— start of Exercise inputs —

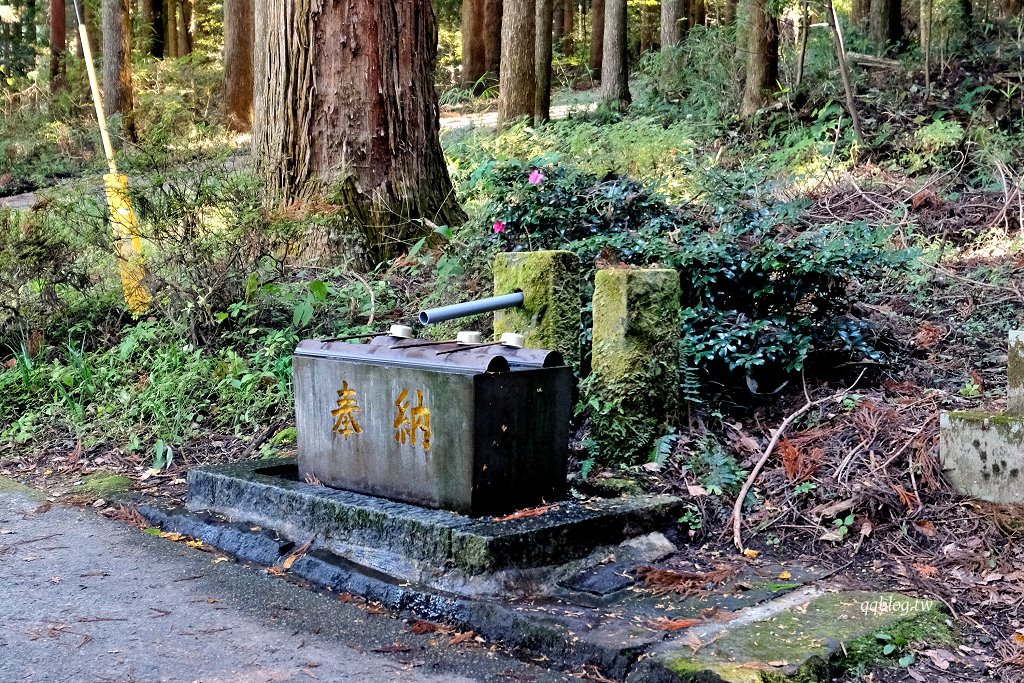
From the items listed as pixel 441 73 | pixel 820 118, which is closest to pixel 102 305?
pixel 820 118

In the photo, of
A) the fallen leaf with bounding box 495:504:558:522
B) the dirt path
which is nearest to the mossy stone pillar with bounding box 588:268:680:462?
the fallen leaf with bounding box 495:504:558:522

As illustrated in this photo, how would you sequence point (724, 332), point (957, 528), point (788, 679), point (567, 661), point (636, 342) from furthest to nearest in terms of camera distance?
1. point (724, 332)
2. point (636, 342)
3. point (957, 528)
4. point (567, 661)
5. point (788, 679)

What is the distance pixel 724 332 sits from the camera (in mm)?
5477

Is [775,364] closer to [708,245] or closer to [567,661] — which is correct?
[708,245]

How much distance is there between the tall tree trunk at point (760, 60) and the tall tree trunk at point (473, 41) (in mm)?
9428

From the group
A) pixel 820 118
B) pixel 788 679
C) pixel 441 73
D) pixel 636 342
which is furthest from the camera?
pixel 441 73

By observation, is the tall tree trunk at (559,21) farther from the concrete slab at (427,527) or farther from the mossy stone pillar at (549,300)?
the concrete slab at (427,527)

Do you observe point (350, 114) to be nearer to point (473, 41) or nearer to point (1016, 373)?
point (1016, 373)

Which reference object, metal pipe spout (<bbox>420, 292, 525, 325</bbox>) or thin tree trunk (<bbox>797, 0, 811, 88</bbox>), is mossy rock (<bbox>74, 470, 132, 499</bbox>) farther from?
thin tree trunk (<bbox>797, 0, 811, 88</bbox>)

— end of Exercise inputs —
— start of Exercise inputs —

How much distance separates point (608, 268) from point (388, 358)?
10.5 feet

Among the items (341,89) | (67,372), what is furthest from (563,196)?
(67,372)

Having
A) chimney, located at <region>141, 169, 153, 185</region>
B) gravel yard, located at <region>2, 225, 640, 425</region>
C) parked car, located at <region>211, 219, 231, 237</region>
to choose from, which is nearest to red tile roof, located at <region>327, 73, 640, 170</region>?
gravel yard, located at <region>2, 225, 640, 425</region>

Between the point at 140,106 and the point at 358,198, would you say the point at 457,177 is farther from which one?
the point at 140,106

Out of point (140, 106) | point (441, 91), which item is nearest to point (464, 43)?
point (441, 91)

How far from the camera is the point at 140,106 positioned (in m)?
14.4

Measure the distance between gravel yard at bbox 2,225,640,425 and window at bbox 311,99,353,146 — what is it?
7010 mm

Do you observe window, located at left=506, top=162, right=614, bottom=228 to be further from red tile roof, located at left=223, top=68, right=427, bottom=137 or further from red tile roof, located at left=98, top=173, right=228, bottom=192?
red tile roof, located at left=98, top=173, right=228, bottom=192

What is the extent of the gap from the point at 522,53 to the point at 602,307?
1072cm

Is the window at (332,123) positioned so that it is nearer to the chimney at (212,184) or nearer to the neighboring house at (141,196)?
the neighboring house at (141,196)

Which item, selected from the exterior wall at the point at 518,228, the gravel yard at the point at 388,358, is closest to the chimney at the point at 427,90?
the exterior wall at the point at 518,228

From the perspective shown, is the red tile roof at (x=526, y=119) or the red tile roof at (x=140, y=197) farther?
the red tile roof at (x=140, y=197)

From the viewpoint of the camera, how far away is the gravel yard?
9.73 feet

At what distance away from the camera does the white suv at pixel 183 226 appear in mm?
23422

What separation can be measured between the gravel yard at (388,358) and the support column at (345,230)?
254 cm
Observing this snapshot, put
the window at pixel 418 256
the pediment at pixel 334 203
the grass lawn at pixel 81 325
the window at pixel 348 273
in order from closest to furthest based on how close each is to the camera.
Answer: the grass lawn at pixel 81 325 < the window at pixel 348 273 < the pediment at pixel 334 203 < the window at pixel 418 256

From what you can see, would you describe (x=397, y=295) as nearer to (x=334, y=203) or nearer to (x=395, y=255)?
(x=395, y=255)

— end of Exercise inputs —

Count the lines in the items above that contain the word "fallen", treating uppercase and lowercase letters as distinct. Give only the number.

Exercise answer: 2